マックス・ライトはワシントンDCの出身で、現在はニューヨークを拠点に活動しているジャズギタリスト。ニューイングランド音楽院で学士号を取得し、ウォーリーズ ジャズカフェでレジェンド"ジェイソン・パーマー"と共演した。クイーンズ大学のアーロン・コープランド音楽学校で修士号を取得し、2013年から2016年までワシントンDC ジャズ・アカデミー・オブ・ミュージックの講師を務め、ニューヨーク市およびオンラインで定期的にプライベート・レッスンも行っている。

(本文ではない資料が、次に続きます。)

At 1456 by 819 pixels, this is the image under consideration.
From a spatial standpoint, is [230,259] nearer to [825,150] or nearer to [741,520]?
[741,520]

2019年ハービー・ハンコック・インスティテュート・オブ・ジャズ国際ギター・コンクールの審査で準優勝するなど、ニューヨークのジャズ・シーンで急速に地位を確立している。
トリオとしてリリースした前作『HERPLUSME』に引き続き、彼の持ち味でもある、音数の多いギターリフを楽曲の随所に施しており、リスナーとしても非常に聴き応えを感じる作品に仕上がっている。
発売・販売元 提供資料(2023/07/21)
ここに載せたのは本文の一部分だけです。